*Text provided*.
────

Indian zoologist (1913–1977)

Nedumangattu Kesava Panikkar (1913–1977) was an Indian zoologist, a former director of the Central Marine Fisheries Research Institute, a former adviser to the Government of India on fishery development and a former vice chancellor of the Cochin University of Science and Technology. He was a recipient of the Indian civilian award of Padma Shri in 1973.

==Life sketch==
Panikkar was born 17 May 1913 in Kottayam, Kerala. He was the only son of his parents Sankunni Menon and JJanaki. His father was a Headmaster of a Government High School in Travancore State. Panikkar did his primary, secondary and initial college education from C. M. S. College, Kottayam. A doctoral degree (DSc) holder from the University of Madras, he was reported to have undertaken research on marine organisms, conducted 22 voyages in the Indian Ocean for collecting specimens and credited with the compilation of a series of atlases. His efforts were also reported behind the establishment of the National Institute of Oceanography (NIO), the Central Marine Fisheries Research Institute, Central Inland Fisheries Research Institute, Central Institute of Fisheries Technology, Central Institute of Fisheries Education and Central Institute of Fisheries Operatives. He served as the Head of the Zoology Department at University College, Thiruvananthapuram, as the director of the Zoological Laboratory at the University of Madras, as the Officer on Special Duty at the Ministry of Agriculture (India), as the director of the International Indian Ocean Expedition, as the director of the National Institute of Oceanography and as a member of the National Commission on Agriculture. He also served as a member of the Indian National Science Academy and the Kerala State Planning Board and sat on the editorial boards of journals such as Journal of the Zoological Society of India, Indian Journal of Experimental Biology, Indian Journal of Marine Science, and Marine Biology.

────

*Recorded data*.
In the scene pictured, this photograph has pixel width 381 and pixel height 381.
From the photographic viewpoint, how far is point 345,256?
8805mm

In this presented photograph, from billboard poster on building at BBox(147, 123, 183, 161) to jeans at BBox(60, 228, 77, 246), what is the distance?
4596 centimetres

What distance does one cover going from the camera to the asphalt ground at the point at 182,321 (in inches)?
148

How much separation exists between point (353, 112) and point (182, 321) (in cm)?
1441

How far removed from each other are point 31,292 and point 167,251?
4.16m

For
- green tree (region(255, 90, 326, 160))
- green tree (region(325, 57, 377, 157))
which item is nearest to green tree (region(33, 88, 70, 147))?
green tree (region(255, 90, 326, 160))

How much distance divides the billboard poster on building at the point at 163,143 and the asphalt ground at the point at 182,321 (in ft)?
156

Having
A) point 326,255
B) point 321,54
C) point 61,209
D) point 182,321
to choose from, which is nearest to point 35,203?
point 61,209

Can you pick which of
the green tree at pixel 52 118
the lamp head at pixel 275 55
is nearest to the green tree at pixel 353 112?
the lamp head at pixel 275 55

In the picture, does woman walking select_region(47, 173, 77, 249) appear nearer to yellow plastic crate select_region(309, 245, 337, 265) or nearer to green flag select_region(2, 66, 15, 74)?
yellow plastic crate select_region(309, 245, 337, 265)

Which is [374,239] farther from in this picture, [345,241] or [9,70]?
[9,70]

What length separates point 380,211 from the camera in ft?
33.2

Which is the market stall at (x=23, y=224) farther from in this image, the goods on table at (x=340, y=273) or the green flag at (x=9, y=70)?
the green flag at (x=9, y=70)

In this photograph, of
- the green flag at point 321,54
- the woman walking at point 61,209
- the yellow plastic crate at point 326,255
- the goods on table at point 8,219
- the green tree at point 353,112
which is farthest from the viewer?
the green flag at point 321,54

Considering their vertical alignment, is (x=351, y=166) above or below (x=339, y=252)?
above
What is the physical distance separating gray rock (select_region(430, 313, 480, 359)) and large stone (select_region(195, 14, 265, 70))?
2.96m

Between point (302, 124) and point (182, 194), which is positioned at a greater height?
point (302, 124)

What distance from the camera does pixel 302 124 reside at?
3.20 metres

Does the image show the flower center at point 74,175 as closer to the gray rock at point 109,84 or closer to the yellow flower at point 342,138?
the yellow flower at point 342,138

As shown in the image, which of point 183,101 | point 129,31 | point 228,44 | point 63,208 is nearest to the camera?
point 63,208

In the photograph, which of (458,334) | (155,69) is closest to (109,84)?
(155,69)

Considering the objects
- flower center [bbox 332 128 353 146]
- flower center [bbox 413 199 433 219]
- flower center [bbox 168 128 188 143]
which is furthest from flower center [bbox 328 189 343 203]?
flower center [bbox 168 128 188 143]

────

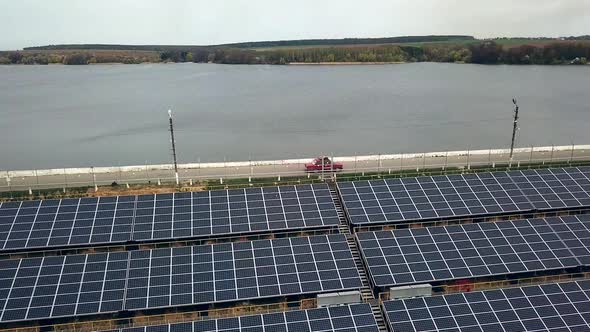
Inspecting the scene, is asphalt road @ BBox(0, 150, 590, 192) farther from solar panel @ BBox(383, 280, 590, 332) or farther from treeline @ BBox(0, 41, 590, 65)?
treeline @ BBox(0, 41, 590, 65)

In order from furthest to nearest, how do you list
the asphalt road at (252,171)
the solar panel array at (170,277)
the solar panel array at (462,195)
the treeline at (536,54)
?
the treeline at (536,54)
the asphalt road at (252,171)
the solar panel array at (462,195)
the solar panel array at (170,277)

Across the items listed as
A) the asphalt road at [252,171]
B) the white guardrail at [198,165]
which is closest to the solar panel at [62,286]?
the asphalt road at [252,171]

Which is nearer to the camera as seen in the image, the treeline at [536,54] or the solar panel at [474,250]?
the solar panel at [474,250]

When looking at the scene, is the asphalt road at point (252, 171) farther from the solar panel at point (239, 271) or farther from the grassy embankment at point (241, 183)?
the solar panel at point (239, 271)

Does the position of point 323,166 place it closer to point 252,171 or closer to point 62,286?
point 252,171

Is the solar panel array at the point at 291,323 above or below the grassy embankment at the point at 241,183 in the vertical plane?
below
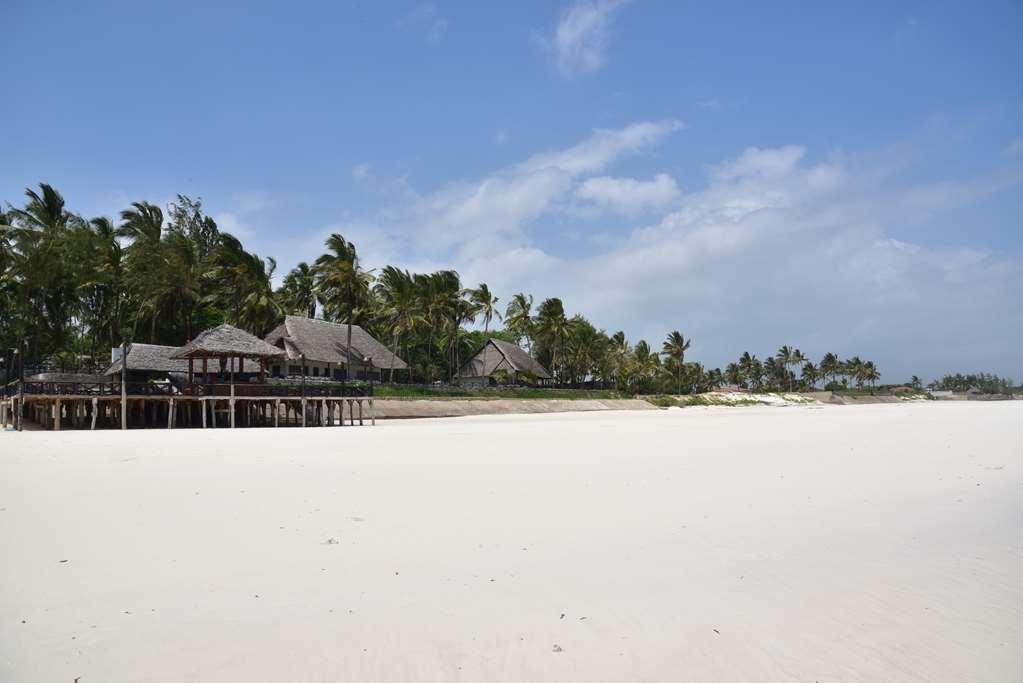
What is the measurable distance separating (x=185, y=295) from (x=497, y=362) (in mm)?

────

*To do*.
a – According to the text on the Indian zoologist, in what year did Panikkar receive the Padma Shri?
b – List the journals on whose editorial boards Panikkar sat, as named in the text on the Indian zoologist.
c – Extend the text on the Indian zoologist, starting right after its last sentence.

*Responses*.
a – 1973

b – Journal of the Zoological Society of India, Indian Journal of Experimental Biology, Indian Journal of Marine Science, Marine Biology

c –
Panikkar was an elected fellow of the Indian National Science Academy, Royal Society of Arts, London, National Academy of Sciences, India and Indian Geophysical Union. The Government of India awarded him the fourth highest Indian civilian award of Padma Shri in 1973. He was also a recipient of the Galathea Medal of Denmark (1953) Sir Dorabji Tata Medal from the Zoological Society of India and the Chandrakala Hora Medal by the Indian National Science Academy. Panikkar died on 24 June 1977.